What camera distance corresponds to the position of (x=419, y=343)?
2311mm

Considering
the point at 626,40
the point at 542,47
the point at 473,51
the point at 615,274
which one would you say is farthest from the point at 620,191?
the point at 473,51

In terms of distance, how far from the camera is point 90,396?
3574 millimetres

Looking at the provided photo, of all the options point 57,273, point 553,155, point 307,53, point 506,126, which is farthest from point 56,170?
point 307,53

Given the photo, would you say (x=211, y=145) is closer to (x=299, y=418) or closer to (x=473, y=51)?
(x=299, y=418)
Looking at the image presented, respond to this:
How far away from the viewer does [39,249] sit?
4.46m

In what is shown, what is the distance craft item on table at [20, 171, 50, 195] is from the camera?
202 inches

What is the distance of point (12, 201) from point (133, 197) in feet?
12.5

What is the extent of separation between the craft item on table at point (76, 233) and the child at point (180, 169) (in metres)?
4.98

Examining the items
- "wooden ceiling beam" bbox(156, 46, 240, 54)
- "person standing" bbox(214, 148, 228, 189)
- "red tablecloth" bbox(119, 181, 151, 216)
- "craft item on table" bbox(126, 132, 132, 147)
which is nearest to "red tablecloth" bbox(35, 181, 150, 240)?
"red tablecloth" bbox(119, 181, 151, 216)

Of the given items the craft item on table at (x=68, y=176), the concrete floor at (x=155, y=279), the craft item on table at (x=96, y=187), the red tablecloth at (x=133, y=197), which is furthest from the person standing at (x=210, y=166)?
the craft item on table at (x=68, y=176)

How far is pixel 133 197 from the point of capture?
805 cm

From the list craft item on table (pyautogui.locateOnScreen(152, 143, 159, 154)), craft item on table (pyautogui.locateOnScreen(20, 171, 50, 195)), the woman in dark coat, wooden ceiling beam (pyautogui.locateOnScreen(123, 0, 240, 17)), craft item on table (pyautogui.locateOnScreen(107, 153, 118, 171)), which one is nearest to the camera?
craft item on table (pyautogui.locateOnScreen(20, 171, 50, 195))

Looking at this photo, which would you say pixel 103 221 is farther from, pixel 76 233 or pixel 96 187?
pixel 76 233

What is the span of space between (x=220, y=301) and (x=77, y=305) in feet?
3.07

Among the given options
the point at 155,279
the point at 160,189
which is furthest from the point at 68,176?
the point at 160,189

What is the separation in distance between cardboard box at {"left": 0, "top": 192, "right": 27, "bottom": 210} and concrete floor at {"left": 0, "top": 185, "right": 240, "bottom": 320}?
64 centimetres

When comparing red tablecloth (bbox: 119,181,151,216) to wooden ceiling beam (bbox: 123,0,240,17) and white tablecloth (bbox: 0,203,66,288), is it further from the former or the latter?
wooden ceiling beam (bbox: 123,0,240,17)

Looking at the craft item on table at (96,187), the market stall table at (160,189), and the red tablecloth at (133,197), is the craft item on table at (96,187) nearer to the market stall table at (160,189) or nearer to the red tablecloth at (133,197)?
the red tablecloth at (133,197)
- - - - -
### Aim
Return all of the lines above word for word, with no changes.

### Written solution
What camera distance corresponds to the position of (x=419, y=343)?
2311mm

Considering
the point at 626,40
the point at 542,47
the point at 473,51
the point at 615,274
which one would you say is farthest from the point at 620,191?
the point at 473,51

In terms of distance, how far from the camera is point 90,396?
3574 millimetres

Looking at the provided photo, of all the options point 57,273, point 553,155, point 307,53, point 506,126, which is farthest from point 56,170?
point 307,53

Given the photo, would you say (x=211, y=145) is closer to (x=299, y=418) or closer to (x=473, y=51)?
(x=299, y=418)
Looking at the image presented, respond to this:
How far away from the viewer does [39,249] sit?
4.46m

In what is shown, what is the distance craft item on table at [20, 171, 50, 195] is from the camera?
202 inches

What is the distance of point (12, 201) from point (133, 197) in feet?
12.5

What is the extent of separation between the craft item on table at point (76, 233) and the child at point (180, 169) (in metres)?
4.98

Examining the items
- "wooden ceiling beam" bbox(156, 46, 240, 54)
- "person standing" bbox(214, 148, 228, 189)
- "red tablecloth" bbox(119, 181, 151, 216)
- "craft item on table" bbox(126, 132, 132, 147)
which is nearest to "red tablecloth" bbox(35, 181, 150, 240)?
"red tablecloth" bbox(119, 181, 151, 216)

Of the given items the craft item on table at (x=68, y=176), the concrete floor at (x=155, y=279), the craft item on table at (x=96, y=187), the red tablecloth at (x=133, y=197), which is furthest from the person standing at (x=210, y=166)?
the craft item on table at (x=68, y=176)

How far is pixel 133 197 from the point of capture?
805 cm

From the list craft item on table (pyautogui.locateOnScreen(152, 143, 159, 154)), craft item on table (pyautogui.locateOnScreen(20, 171, 50, 195)), the woman in dark coat, wooden ceiling beam (pyautogui.locateOnScreen(123, 0, 240, 17)), craft item on table (pyautogui.locateOnScreen(107, 153, 118, 171)), which one is nearest to the camera?
craft item on table (pyautogui.locateOnScreen(20, 171, 50, 195))

Looking at this photo, which would you say pixel 103 221 is farther from, pixel 76 233 or pixel 96 187?
pixel 76 233

What is the span of space between (x=220, y=301) and (x=77, y=305) in feet?
3.07

Among the given options
the point at 155,279
the point at 160,189
which is furthest from the point at 68,176?
the point at 160,189

What is the separation in distance between cardboard box at {"left": 0, "top": 192, "right": 27, "bottom": 210} and concrete floor at {"left": 0, "top": 185, "right": 240, "bottom": 320}?
64 centimetres

When comparing red tablecloth (bbox: 119,181,151,216) to wooden ceiling beam (bbox: 123,0,240,17) and white tablecloth (bbox: 0,203,66,288), is it further from the former or the latter?
wooden ceiling beam (bbox: 123,0,240,17)

Looking at the craft item on table at (96,187), the market stall table at (160,189), and the red tablecloth at (133,197), is the craft item on table at (96,187) nearer to the market stall table at (160,189) or nearer to the red tablecloth at (133,197)?
the red tablecloth at (133,197)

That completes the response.